Where it stands: PG&E's stock plummeted after the ruling and is down by nearly a third ahead of the market's open.

2. Why the Northeast carbon pricing system matters
Expand chart
Data: Regional Greenhouse Gas Initiative; Chart: Axios Visuals

The consortium of Northeast and mid-Atlantic states that have a carbon pricing system for power plants is out with a new report that shows there the money raised is going.

Where it stands: The chart above shows the 2017 distribution of roughly $316 million in money raised via Regional Greenhouse Gas Initiative (RGGI), which auctions pollution "allowances" under its cap-and-trade system.

  • RGGI states have steered a total of $2.4 billion into those areas since the program launched in 2009, the report shows.

Quick take: The report underscores how carbon pricing can raise substantial revenue for initiatives that help reduce emissions, even if the CO2 prices themselves are too low to directly cause changes in the power mix.

  • And that has arguably been the case with RGGI, which has seen fairly low prices at its pollution allowance auctions over the years.
  • Other forces, namely the rise of cheap natural gas and renewables' growth, have been key drivers of changes to the electricity mix and emissions cuts in RGGI states.
  • Go deeper: This Twitter thread among some energy wonks dives into this further.
3. Coal industry hits natural gas on climate

America's beleaguered coal industry is attacking natural gas for its role in fueling climate change, Axios' Amy Harder reports.

Between the lines: You read that right! It’s ironic because coal is considered far more damaging to the climate than gas.

  • Coal's new attack — via a blog post by a prominent trade group — shows the desperate measures the industry is taking as it loses market share to gas and faces increasing criticism over its climate effects.

The big picture: Gas emits far less CO2 when burned than coal, but its primary component — methane — is also a potent greenhouse gas that can escape during production and transport.

Driving the news: The National Mining Association's blog post argues that as gas has become the country's largest power source, higher CO2 emissions from gas-fired generation make it "a leading contributor to the challenge.”

What they’re saying: “That’s apparently news to the oil and natural gas industry,” the post argues.

  • It adds: “One ad after another positions natural gas as the key emissions solution. Why debate the environmental merits of fracking when you can step on the head of the coal industry to prove your value in a carbon-constrained world?”

Reality check: On a per-unit basis, coal creates more carbon dioxide, which is by far the most prevalent greenhouse gas, compared to oil and gas.

4. Checking in on Big Oil's slow diversification

BP's venture arm announced Thursday that it led a Series A funding round for Grid Edge, a British software company that helps buildings control and cut their energy use.

Why it matters: It's the latest sign of how oil majors are boosting their investments in power technologies, EV charging and other areas outside their dominant fossil fuel lines.

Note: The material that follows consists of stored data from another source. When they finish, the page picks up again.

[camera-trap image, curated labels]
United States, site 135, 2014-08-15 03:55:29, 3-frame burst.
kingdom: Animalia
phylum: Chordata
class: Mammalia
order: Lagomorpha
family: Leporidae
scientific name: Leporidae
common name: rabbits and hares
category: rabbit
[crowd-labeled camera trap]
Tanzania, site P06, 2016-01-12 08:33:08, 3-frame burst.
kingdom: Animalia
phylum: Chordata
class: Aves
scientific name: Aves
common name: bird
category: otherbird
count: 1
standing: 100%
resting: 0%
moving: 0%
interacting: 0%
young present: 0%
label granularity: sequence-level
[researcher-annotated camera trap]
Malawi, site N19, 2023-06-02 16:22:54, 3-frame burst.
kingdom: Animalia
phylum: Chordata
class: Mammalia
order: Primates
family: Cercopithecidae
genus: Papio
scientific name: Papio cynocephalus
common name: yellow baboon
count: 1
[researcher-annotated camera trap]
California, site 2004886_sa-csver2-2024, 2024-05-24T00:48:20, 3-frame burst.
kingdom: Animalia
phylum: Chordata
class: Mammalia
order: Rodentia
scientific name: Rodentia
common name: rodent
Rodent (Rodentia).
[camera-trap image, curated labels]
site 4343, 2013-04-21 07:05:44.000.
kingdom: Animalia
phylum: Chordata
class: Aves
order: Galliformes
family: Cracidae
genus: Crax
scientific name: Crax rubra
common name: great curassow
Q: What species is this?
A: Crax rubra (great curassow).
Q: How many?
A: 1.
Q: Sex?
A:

The big picture: BP and Grid Edge said in their joint announcement that the startup's tech draws on data like weather forecasts and expected building occupancy to help customers tailor their energy needs.

  • It enables them to "leverage periods of high renewable power generation, and effectively use their building’s flexibility in energy demand and generation like a giant battery, to reduce costs and carbon emissions," per the statement.
  • The companies did not disclose the size of the investment.

Speaking of Big Oil and climate change, Reuters reports: "Royal Dutch Shell said on Thursday it would offset the carbon dioxide emissions of around 1.5 million road users in Britain starting later this month under a loyalty scheme."